Extraction Schema Reference¶
This directory contains comprehensive validation and specification documents for the JuDDGES extraction schema used for Polish legal documents.
Overview¶
The extraction schema defines the structured fields that the LLM extraction pipeline identifies and extracts from legal documents (court judgments and tax interpretations).
Schema Implementation: scripts/extraction/run_extraction_rest.py
Last Updated: 2025-10-11
Documents in This Directory¶
- DOCUMENT_SCHEMA_MAPPING.md - Mapping between source documents and schema fields
- dataset_weaviate_mapping.md - Mapping between dataset fields and Weaviate properties
- extraction_schema_judgments.md - Extraction schema specification for court judgments
- extraction_schema_tax_interpretations.md - Extraction schema specification for tax interpretations
- gemini_extraction_schema.md - Gemini structured output schema definition
- llm_field_extraction_schema.yaml - YAML field extraction schema used by the LLM pipeline
Key Findings¶
Schema Improvements Identified¶
| Component | Status | Recommendation |
|---|---|---|
| Legal References | ❌ Incomplete | Expand from 4 to 8 types |
| Decision Types | ❌ Incomplete | Expand from 5 to 9 types |
| Court Types | ❌ English terms | Use Polish, expand to 8 types |
| Party Types | ❌ Too vague | Define 13 specific types |
| Tax Types | ❌ Incomplete | Define 15 specific types |
| factual_state field | ✅ Missing | Add new field for factual context |
| legal_state field | ✅ Missing | Add new field for legal framework |
Impact¶
- +2 new essential fields capturing factual and legal context
- Better enumeration coverage for Polish legal system
- Polish terminology matching source documents
- Expected coverage improvements: 60-80% → 85-95%
How to Use These Documents¶
For Developers¶
When implementing or updating the extraction schema:
- Reference the per-document schema specifications for detailed field definitions
- Use the recommended enumerations in Polish terminology
For Researchers¶
When analyzing extraction results:
- Use these documents to understand schema design decisions
- Reference the validation methodology (web search against Polish legal system)

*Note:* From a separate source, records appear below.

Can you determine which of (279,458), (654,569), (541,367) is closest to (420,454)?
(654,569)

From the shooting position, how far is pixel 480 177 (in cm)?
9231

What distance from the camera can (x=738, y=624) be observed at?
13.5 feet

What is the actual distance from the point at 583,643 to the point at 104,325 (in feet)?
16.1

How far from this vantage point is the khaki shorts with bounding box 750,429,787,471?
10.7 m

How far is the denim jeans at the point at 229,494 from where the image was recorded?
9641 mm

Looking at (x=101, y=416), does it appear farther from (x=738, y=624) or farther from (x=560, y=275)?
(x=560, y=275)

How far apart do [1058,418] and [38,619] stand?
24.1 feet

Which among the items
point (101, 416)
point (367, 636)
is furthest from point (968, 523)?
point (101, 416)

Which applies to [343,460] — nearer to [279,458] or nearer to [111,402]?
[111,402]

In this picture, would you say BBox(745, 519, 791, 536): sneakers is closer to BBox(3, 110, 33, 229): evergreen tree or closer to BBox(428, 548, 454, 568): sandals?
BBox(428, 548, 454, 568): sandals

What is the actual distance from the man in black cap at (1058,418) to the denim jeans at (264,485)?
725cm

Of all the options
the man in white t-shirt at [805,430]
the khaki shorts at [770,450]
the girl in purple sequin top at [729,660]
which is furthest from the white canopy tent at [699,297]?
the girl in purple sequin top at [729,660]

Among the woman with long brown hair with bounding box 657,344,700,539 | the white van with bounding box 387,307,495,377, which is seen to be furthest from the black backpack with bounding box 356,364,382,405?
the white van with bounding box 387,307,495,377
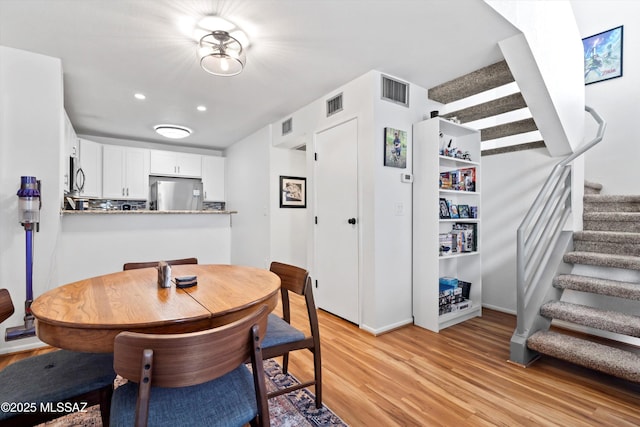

- Compare extraction coverage against expected benchmarks
- Identify gaps or areas for further improvement
For Data Scientists¶
When working with extracted data:
- Understand the complete field structure and types
- Use enumeration lists for data validation
- Reference expected coverage metrics
- Plan data cleaning strategies for missing fields
Schema Structure¶
Current Schema (16 fields)¶
Core Identification (4 fields)
├── document_number
├── document_type
├── title
└── date_issued
High-Priority Augmentation (3 fields)
├── summary
├── thesis
└── keywords
Factual & Legal Context (2 NEW fields)
├── factual_state ← NEW
└── legal_state ← NEW
Outcome (1 field)
└── outcome (with decision_type enumeration)
Legal Content (3 fields)
├── legal_references (with type enumeration)
├── legal_concepts
└── parties (with party_type enumeration)
Structured Content (1 field)
└── legal_analysis
Document-Specific (2 fields)
├── judgment_specific (with court_type enumeration)
└── tax_interpretation_specific (with tax_type enumeration)
Related Documentation¶
Implementation¶
- Extraction How-To Guides - Practical guides for running extraction
- Structured Output Implementation - Technical details of Gemini structured output
Data Management¶
- Weaviate Schema Management - How to update Weaviate properties
Validation Methodology¶
All schema improvements were validated through:
- Web Search: Research on Polish legal system, court hierarchy, tax types
- Document Analysis: Review of actual Polish legal documents
- Expert Consultation: Legal terminology verification
- Coverage Analysis: Field population rates in test extractions
Quality Assurance: Each enumeration is backed by authoritative sources from Polish legal system documentation.
Next Steps¶
- ✅ Schema validation complete
- ⏳ Implement schema improvements
- ⏳ Test on sample documents (5-10)
- ⏳ Validate coverage improvements
- ⏳ Roll out to production pipeline
This is reference documentation for the JuDDGES extraction schema, validated 2025-10-11.